Output the lines between the one containing "Out of all of" and the one containing "680 centimetres", inclusive, reproducing them character for character.

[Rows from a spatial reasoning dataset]
===============

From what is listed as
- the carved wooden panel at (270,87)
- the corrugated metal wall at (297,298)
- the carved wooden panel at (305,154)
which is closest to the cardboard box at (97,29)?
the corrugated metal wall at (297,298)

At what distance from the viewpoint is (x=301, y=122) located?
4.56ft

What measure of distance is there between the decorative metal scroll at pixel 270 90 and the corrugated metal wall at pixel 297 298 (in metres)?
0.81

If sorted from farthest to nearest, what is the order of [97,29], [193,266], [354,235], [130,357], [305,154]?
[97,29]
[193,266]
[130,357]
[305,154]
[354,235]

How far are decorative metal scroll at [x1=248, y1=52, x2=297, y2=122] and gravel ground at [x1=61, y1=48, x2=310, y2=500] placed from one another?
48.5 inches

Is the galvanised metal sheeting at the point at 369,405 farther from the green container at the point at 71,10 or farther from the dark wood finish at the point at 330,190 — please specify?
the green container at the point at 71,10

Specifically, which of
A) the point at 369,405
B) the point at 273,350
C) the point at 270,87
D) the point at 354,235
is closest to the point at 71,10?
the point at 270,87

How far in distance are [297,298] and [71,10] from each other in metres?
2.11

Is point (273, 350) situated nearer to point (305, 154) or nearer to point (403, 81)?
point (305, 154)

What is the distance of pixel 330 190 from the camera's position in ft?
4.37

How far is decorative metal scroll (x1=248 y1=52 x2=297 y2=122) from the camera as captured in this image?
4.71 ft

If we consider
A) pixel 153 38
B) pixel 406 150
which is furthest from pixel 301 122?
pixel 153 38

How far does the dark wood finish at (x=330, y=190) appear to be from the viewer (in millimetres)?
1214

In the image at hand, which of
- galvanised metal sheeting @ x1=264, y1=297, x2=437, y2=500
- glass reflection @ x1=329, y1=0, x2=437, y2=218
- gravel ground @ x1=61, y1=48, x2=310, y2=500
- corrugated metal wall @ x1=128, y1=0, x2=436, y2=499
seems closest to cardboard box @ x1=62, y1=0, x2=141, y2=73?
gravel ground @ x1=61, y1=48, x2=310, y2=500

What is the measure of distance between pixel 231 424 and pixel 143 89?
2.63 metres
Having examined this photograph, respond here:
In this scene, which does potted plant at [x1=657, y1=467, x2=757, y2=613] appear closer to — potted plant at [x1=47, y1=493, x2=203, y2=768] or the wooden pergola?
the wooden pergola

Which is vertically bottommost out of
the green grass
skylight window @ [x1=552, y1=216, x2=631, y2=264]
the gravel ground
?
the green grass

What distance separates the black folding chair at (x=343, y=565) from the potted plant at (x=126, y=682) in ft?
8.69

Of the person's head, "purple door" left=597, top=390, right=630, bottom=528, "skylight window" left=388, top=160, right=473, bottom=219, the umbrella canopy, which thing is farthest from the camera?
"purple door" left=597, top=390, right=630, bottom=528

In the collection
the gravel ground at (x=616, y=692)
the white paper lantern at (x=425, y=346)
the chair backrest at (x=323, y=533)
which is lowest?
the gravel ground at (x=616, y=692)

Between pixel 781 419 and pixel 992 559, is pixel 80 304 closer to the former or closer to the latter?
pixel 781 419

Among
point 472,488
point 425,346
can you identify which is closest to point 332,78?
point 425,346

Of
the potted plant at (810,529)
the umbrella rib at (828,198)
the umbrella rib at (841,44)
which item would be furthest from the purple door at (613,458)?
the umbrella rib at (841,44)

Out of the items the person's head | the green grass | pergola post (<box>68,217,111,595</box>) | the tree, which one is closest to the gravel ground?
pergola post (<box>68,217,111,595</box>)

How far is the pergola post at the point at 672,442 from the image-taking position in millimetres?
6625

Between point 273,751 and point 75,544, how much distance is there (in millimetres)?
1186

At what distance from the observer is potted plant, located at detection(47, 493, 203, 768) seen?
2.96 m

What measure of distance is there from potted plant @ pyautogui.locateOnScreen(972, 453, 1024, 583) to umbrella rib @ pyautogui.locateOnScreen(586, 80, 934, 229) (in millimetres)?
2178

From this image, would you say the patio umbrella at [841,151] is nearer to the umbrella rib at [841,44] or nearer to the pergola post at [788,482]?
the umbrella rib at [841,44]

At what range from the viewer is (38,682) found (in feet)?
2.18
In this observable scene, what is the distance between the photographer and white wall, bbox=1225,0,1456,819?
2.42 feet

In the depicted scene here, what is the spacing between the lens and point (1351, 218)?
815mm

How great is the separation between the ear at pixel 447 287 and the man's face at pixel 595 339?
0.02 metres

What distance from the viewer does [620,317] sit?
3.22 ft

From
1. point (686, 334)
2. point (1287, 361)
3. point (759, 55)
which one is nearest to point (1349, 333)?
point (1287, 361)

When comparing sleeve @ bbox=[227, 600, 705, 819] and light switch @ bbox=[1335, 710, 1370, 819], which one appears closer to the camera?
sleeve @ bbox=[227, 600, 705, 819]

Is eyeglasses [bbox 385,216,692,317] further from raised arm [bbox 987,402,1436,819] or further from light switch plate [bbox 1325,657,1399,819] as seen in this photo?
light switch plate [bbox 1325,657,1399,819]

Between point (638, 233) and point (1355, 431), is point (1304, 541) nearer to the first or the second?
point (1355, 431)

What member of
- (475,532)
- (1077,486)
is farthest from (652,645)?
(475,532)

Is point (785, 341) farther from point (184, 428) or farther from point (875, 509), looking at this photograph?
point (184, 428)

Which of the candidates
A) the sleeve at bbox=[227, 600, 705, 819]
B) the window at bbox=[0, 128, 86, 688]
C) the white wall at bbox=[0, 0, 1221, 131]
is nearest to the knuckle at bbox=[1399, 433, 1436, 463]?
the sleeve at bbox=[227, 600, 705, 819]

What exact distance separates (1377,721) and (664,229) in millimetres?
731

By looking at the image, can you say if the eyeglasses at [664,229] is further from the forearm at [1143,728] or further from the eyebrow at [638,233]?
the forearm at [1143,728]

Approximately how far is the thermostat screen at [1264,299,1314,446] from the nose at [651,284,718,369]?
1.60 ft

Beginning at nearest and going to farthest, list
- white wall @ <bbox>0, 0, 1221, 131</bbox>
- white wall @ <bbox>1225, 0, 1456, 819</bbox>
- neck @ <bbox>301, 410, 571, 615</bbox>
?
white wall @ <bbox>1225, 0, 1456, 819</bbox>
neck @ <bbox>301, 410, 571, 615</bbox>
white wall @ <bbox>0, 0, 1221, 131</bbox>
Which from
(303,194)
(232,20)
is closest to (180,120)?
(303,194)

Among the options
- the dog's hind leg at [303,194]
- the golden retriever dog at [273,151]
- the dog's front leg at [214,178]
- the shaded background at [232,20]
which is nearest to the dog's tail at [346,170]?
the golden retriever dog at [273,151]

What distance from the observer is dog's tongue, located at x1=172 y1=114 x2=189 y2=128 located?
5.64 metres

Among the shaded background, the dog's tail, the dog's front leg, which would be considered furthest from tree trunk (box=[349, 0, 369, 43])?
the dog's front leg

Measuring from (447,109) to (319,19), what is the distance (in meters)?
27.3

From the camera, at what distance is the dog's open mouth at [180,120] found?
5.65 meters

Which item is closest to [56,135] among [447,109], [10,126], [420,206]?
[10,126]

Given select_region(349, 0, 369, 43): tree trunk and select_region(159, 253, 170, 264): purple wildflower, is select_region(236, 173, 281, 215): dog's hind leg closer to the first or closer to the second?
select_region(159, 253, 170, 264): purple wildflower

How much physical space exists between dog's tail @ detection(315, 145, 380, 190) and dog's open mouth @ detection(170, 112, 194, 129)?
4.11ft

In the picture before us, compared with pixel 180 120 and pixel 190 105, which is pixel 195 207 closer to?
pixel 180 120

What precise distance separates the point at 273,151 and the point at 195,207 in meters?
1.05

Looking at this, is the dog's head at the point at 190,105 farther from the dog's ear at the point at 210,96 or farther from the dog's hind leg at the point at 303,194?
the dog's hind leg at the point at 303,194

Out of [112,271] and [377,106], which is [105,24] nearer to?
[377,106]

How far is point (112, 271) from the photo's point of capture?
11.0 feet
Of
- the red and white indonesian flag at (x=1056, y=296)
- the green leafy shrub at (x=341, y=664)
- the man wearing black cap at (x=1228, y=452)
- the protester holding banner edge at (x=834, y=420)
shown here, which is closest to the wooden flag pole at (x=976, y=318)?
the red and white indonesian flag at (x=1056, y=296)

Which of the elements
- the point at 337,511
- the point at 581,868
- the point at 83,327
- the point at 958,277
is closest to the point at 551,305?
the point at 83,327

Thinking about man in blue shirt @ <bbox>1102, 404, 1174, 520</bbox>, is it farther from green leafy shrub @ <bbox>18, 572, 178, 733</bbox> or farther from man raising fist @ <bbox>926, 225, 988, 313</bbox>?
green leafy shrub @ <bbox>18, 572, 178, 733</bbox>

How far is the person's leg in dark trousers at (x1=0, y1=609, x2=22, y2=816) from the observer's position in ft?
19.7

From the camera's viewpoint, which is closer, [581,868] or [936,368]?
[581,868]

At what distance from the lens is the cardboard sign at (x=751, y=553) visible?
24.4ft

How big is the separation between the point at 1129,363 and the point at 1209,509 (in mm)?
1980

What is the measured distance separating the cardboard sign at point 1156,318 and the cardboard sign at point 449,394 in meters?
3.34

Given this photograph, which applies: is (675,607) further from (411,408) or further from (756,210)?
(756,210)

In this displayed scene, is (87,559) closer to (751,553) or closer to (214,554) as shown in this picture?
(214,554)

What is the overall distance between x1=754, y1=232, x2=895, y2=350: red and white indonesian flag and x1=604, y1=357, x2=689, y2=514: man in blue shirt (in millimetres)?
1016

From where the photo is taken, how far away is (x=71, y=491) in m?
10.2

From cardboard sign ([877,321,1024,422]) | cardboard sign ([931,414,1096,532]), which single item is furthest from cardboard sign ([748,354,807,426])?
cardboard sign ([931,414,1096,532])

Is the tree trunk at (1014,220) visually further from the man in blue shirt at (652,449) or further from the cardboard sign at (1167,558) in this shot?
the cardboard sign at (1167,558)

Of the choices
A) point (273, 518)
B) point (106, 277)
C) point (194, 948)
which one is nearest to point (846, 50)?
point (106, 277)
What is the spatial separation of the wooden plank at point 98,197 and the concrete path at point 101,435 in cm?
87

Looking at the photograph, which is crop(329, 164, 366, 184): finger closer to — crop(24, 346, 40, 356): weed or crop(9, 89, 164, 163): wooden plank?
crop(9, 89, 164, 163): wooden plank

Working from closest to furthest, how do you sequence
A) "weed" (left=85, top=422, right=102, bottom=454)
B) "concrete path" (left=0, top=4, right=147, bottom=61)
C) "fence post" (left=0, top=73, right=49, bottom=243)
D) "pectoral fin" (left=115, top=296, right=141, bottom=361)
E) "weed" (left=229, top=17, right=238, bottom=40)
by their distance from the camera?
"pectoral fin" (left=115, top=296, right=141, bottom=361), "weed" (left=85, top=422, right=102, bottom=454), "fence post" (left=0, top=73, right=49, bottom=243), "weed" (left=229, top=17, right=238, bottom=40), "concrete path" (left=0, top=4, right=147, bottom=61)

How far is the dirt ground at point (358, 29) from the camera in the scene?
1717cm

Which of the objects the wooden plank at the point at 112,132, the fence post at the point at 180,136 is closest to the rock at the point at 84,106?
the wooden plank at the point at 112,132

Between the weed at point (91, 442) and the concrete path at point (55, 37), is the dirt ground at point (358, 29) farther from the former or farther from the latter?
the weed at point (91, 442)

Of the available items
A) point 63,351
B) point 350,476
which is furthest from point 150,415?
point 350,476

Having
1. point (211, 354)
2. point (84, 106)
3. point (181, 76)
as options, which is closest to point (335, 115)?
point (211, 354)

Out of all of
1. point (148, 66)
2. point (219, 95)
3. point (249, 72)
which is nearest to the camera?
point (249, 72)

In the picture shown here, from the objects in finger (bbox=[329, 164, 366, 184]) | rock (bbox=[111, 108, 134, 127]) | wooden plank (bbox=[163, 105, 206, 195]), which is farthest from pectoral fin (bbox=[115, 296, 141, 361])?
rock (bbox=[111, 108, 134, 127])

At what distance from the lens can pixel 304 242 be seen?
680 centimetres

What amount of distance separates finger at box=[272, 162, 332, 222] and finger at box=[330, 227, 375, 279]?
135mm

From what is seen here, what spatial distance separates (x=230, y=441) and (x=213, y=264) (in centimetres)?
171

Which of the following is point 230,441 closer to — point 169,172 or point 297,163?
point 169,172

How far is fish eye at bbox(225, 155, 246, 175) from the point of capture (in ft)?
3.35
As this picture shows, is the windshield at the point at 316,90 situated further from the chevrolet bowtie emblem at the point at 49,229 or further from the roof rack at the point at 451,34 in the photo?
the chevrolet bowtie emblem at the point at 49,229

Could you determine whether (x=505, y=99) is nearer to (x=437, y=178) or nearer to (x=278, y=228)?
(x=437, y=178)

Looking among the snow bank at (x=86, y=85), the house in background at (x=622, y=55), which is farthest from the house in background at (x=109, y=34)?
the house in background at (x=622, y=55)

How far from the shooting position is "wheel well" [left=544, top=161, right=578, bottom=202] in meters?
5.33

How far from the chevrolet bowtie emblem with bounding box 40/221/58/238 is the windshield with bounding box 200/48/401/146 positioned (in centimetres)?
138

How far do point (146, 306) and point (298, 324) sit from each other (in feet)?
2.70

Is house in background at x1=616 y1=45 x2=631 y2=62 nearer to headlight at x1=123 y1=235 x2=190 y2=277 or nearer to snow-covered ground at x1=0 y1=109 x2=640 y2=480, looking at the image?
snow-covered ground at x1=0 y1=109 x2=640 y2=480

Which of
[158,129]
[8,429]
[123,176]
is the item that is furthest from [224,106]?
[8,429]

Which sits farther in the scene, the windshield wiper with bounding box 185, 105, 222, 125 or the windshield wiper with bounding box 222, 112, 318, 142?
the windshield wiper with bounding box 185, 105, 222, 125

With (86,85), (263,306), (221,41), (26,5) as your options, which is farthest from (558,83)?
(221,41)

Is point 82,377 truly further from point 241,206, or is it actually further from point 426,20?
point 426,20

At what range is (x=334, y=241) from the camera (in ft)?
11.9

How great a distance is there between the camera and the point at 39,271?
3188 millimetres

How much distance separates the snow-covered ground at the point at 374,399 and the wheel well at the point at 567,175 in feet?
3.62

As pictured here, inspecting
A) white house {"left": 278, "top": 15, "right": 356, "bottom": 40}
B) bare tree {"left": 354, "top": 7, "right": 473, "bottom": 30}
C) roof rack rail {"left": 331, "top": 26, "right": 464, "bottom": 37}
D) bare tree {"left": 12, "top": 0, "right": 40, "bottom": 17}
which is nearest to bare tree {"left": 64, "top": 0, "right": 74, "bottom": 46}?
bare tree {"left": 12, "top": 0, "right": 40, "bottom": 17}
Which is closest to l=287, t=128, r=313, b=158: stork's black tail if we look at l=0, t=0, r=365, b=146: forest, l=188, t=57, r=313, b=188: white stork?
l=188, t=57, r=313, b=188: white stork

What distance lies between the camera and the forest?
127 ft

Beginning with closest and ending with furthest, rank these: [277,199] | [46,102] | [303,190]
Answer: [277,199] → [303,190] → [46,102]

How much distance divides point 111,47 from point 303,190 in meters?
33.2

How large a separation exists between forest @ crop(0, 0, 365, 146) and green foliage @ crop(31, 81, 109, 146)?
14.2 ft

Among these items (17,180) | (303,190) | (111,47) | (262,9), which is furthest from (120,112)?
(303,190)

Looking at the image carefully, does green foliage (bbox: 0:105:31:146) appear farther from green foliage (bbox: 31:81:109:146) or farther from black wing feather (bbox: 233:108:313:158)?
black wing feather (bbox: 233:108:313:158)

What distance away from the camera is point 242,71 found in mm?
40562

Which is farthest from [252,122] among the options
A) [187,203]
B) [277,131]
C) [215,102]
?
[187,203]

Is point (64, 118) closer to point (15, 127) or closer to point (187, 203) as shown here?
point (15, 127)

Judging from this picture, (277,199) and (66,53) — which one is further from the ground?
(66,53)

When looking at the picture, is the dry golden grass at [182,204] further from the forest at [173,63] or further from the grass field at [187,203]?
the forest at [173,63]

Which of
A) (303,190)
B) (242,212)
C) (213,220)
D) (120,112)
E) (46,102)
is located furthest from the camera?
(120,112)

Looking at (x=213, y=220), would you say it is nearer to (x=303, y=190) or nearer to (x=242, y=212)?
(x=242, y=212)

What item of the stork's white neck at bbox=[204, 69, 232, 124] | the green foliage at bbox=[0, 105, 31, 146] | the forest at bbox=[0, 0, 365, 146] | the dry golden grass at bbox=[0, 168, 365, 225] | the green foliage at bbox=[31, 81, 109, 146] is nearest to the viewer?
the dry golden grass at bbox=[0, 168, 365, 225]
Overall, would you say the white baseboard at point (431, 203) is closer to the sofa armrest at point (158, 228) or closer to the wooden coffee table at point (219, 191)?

===============

▶ [EXPECTED OUTPUT]:
Out of all of
1. point (148, 66)
2. point (219, 95)
3. point (249, 72)
which is nearest to the camera?
point (249, 72)

In the picture shown here, from the objects in finger (bbox=[329, 164, 366, 184]) | rock (bbox=[111, 108, 134, 127]) | wooden plank (bbox=[163, 105, 206, 195]), which is farthest from pectoral fin (bbox=[115, 296, 141, 361])?
rock (bbox=[111, 108, 134, 127])

At what distance from the lens can pixel 304 242 be seen?
680 centimetres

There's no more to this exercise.